By Marcus Sotiriou, Analyst at the UK-based digital asset broker Global Block
Global markets suffered a catastrophic blow yesterday, as Nasdaq was down 4.60% and the S&P 500 was down 3.88%. The crypto suffered the most, as Bitcoin fell over 20% to a low of $20,800. Since the crypto rally in November in response to the launch of the Bitcoin ETF Futures product, the crypto has been on a relentless downward trend with few signs of relief. Bitcoin has been very closely correlated with the Nasdaq this year and has actually performed better through May. When UST and LUNA collapsed last month, which had a combined value of around $100 billion, it set off a downward spiral that exacerbated the decline of cryptos against the Nasdaq.

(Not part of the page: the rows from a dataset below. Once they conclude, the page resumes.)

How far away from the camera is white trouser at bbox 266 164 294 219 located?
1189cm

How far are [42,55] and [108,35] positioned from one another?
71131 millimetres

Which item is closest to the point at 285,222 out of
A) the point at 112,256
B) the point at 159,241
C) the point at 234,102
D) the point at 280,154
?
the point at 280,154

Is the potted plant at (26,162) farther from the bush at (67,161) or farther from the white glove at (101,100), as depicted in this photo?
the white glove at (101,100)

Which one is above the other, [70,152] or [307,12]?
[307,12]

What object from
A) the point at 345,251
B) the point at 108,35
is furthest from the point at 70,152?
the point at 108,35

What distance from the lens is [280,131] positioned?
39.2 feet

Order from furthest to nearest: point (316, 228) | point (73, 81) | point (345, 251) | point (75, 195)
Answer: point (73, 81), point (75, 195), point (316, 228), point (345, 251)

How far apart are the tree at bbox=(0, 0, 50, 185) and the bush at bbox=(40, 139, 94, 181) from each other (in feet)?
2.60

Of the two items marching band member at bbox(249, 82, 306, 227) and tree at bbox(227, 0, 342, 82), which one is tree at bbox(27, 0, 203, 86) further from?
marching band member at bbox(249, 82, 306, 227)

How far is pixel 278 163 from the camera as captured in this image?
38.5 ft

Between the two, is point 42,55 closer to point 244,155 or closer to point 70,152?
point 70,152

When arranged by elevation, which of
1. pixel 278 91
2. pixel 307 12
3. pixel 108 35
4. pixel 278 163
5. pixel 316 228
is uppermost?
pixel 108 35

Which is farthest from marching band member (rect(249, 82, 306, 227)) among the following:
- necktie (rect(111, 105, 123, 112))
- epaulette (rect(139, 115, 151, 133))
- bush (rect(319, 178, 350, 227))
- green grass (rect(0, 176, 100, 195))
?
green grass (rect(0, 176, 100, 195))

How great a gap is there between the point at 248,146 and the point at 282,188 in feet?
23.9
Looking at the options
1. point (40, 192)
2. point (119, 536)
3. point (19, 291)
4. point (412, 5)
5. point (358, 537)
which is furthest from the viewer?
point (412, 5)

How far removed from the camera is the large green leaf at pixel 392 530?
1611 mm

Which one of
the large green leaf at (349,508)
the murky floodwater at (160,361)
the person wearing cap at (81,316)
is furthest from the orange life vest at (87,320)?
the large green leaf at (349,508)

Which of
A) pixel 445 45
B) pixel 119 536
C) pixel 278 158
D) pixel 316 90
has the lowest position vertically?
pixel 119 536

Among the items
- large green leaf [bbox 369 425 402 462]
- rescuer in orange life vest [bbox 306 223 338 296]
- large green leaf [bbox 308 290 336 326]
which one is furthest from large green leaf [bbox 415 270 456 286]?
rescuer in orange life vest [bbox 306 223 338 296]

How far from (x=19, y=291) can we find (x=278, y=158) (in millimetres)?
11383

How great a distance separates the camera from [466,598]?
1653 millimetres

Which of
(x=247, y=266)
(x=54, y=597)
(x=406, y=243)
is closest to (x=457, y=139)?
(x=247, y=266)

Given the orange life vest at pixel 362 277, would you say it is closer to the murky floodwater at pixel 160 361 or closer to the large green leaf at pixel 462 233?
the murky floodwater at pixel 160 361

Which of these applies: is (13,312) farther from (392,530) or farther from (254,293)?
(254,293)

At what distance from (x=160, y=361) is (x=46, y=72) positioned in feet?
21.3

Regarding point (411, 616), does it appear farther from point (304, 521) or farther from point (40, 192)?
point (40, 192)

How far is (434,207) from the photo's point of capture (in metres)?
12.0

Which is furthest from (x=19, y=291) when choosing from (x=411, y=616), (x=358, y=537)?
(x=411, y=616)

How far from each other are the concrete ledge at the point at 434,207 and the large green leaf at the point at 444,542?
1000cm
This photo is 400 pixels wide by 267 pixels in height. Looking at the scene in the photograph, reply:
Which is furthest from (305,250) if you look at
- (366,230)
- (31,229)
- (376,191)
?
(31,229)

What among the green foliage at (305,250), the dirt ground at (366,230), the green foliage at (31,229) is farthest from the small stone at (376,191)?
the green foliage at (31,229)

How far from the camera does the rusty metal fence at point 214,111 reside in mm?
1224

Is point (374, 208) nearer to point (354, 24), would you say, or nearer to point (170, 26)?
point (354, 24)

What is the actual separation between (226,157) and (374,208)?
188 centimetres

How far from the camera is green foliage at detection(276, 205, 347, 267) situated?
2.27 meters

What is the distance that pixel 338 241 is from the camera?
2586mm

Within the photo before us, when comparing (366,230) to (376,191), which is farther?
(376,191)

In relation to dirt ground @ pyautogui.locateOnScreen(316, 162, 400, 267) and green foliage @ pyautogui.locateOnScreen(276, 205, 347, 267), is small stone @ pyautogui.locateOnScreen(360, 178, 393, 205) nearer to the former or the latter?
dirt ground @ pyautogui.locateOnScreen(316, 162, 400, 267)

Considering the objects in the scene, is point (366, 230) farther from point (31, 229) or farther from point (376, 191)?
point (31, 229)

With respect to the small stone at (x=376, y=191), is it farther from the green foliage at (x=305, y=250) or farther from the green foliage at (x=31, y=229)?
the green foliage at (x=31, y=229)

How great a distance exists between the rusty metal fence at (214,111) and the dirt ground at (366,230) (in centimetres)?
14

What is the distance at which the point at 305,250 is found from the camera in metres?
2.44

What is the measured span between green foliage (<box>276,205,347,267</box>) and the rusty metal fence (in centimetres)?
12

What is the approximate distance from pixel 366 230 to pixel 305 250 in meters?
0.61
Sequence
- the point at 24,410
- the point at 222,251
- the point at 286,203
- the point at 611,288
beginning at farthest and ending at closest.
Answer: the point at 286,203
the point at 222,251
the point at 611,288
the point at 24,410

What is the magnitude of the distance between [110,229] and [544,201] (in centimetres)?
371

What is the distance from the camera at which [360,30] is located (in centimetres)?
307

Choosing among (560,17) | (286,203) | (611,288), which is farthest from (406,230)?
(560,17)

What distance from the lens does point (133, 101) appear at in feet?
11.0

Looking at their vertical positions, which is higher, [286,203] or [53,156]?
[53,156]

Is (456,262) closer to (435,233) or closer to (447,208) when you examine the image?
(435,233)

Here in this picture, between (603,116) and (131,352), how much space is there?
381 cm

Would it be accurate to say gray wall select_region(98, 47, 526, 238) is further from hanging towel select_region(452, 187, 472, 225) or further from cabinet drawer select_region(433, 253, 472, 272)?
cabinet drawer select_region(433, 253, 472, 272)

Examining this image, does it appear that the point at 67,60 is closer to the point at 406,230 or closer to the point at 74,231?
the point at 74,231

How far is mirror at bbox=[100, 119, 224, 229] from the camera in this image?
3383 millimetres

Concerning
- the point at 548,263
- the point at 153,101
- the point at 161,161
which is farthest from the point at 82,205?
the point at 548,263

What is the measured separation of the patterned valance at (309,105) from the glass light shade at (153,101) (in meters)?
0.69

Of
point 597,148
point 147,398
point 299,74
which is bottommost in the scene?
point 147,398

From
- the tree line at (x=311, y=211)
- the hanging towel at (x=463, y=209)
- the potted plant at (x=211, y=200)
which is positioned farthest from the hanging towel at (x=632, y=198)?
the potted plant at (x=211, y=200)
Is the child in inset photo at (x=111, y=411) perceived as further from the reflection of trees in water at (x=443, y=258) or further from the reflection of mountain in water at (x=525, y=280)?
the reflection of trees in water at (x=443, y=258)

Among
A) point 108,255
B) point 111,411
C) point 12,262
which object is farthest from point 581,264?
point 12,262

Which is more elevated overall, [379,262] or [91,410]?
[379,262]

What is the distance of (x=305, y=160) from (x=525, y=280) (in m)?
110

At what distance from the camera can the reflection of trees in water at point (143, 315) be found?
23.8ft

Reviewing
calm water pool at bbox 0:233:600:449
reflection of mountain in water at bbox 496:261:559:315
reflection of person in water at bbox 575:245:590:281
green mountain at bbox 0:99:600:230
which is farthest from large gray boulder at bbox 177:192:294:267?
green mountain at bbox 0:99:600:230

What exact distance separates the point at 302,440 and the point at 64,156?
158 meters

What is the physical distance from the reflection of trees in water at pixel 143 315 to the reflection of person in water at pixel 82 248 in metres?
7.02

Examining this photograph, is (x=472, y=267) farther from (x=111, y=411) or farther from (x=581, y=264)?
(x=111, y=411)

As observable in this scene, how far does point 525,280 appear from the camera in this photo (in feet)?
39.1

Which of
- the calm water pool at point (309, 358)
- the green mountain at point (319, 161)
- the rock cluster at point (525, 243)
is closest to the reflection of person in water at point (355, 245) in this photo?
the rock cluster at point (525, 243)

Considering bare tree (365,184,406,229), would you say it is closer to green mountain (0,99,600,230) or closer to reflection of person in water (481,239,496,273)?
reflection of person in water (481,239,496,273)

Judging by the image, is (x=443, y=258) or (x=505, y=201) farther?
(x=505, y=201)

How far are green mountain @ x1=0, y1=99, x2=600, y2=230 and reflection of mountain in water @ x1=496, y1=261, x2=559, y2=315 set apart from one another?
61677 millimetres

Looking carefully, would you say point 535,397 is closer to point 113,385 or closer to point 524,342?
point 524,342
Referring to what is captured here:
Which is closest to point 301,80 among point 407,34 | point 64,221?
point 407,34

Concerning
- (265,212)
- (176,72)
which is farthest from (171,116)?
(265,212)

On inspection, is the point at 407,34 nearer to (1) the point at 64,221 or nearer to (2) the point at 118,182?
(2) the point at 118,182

The market rightly fears the potential impacts of Celsius’ insolvency, while still having billions in assets under management. The decline in their assets under management has been remarkable, dropping from $28 billion in November to around $3 billion today.
I think CelsiusDeFi’s liquidity issues raise serious concerns about high yields on many lending platforms, and crypto critics will feel more confident in their opinion of DeFi’s legitimacy. I agree that people should be careful with lending companies offering lucrative double-digit returns on assets like Bitcoin and Ethereum. People should consider the risks involved like smart contract exploits, lenders becoming insolvent, and whether the protocol has been stress tested. We are still in the initial phase of crypto, where many DeFi products are tested and selectivity will lead to many failures along the way.
We are seeing impacts across all centralized lenders, such as BlockFi is also facing problems. They announced in a blog post today that they were laying off 170-200 employees, or 20% of the lender’s total workforce.
This follows a series of established crypto companies decreasing the number of employees, due to the continued chaos occurring in this market downturn. Crypto.com CEO Kris Marszalek said on Friday the company was laying off about 260 employees.
However, unfortunate events with lenders like Celsius and other crypto companies will not stop savvy investors from investing directly in traditional cryptocurrencies. The intrinsic value of borderless, permissionless, blockchain-native assets will continue to thrive in the long term.